How One State Plans to Wipe Out Sexism at Work in a Single Bill
Written by Bruce Covert
On Thursday, Minnesota state lawmakers unveiled the “Women’s Economic Security Act of 2014,” a legislative package “designed to break down barriers to economic progress facing women – and all Minnesotans,” according to the release. Among the pieces of the package are paid sick leave, a raise in the minimum wage to $9.50, and expanded access to high-quality, affordable childcare.
“The Women’s Economic Security Act aims to break down barriers to economic progress so that women — and all Minnesotans — have a fair opportunity to succeed,” Paul Thissen (D), speaker of the Minnesota House, said of the package. It also includes other measures aimed at helping working women. Private companies contracted by the state would be required to report on pay equity among their workers. The state’s Parental Leave Act, which guarantees workers six unpaid weeks off for the arrival of a new child, would be expanded. It would encourage women to enter non-traditional, high-wage occupations and boost small businesses owned by women. And it would bolster existing protections for victims of domestic violence. State Sen. Sandy Pappas (D) and Rep. Carly Melin (D) will be the chief authors of the package.
While other states are working on legislation similar to different pieces of the package, putting them all together is less common but starting to come into vogue. A group of state Senators in Nebraska put forward a package last week similar to Minnesota’s, which included a minimum wage raise to $9, paid sick leave, paid family leave and an expansion of the state’s Earned Income Tax Credit for low-income families. New York Gov. Andrew Cuomo (D) put forward a Women’s Equality Agenda last year that combined protections for pregnant workers, a ban on salary secrecy and an expansion of women’s access to abortion.
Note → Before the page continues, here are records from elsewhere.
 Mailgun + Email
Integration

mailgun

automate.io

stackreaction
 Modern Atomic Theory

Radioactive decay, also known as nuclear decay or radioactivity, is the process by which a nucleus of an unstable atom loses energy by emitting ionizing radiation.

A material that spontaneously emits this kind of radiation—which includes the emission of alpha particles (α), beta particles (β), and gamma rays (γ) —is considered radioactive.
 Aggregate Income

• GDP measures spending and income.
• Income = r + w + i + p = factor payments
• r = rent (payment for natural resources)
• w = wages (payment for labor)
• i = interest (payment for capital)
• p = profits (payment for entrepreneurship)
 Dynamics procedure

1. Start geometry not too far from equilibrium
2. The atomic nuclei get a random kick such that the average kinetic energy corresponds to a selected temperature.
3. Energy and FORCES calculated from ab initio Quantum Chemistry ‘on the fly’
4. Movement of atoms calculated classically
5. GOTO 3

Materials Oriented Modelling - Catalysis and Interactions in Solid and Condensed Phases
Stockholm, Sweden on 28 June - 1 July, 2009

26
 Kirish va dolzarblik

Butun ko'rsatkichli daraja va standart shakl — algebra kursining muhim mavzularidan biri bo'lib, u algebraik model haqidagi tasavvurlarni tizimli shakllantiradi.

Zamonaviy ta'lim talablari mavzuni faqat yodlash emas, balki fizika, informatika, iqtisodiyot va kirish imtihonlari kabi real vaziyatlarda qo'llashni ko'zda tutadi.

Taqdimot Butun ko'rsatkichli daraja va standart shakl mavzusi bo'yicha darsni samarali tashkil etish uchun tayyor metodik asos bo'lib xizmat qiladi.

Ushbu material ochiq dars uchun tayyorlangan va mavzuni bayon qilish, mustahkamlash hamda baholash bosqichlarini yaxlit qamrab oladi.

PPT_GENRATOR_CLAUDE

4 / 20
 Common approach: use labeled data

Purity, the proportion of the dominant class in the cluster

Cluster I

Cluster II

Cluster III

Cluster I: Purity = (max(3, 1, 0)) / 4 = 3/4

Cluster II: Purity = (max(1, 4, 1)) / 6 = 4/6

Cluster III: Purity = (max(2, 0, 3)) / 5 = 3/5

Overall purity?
Federal lawmakers have similarly taken a comprehensive approach to women’s equality. Reps. Nancy Pelosi (D-CA) and Rosa DeLauro (D-CT) outlined their “When Women Succeed, America Succeeds” agenda in July, which brings together universal childcare, a minimum wage increase, paid sick leave and the Paycheck Fairness Act. Sen. Kirsten Gillibrand (D-NY) outlined a five-point “American Opportunity Plan” that includes paid family leave, raising the minimum wage, affordable childcare and the Paycheck Fairness Act.
President Obama has also talked about women’s equality and touched on all of these issues, although doesn’t always put them together. He has called for a minimum wage increase to $10.10 an hour, the creation of a universal preschool program, paid leave and legislation aimed at closing the gender wage gap.
State lawmakers are also working on various aspects of these packages on their own. States across the country are pushing to raise their minimum wages through legislation or ballot initiatives, and those that already have higher wages have smaller gender wage gaps. Newark passed the country’s eighth paid sick leave law on Tuesday, and at least seven states are working on similar legislation. Paid leave is less common — just three states have passed policies, while Massachusetts and New York have pending bills.
The comprehensive approach gets at various ways that workplace policies still don’t favor women. They make just 77 cents, on average, for every dollar a man makes, and the gap hasn’t closed significantly in five years. Part of that picture is that they make up two-thirds of minimum wage workers, who haven’t seen a raise in more than four years. New parents are only guaranteed unpaid time off, which means a quarter of women quit or lose their jobs when they need to take leave. Just half of the country’s three-year-olds and 69 percent of four-year-olds are enrolled in preschool programs, yet the cost of private childcare is now more than what the average family spends on rent or food, making it difficult for working mothers (and fathers) to get to work. Forty percent of private sector workers don’t have access to paid leave when they get sick or to care for a sick family member, forcing many parents to choose between their jobs and the care of their children.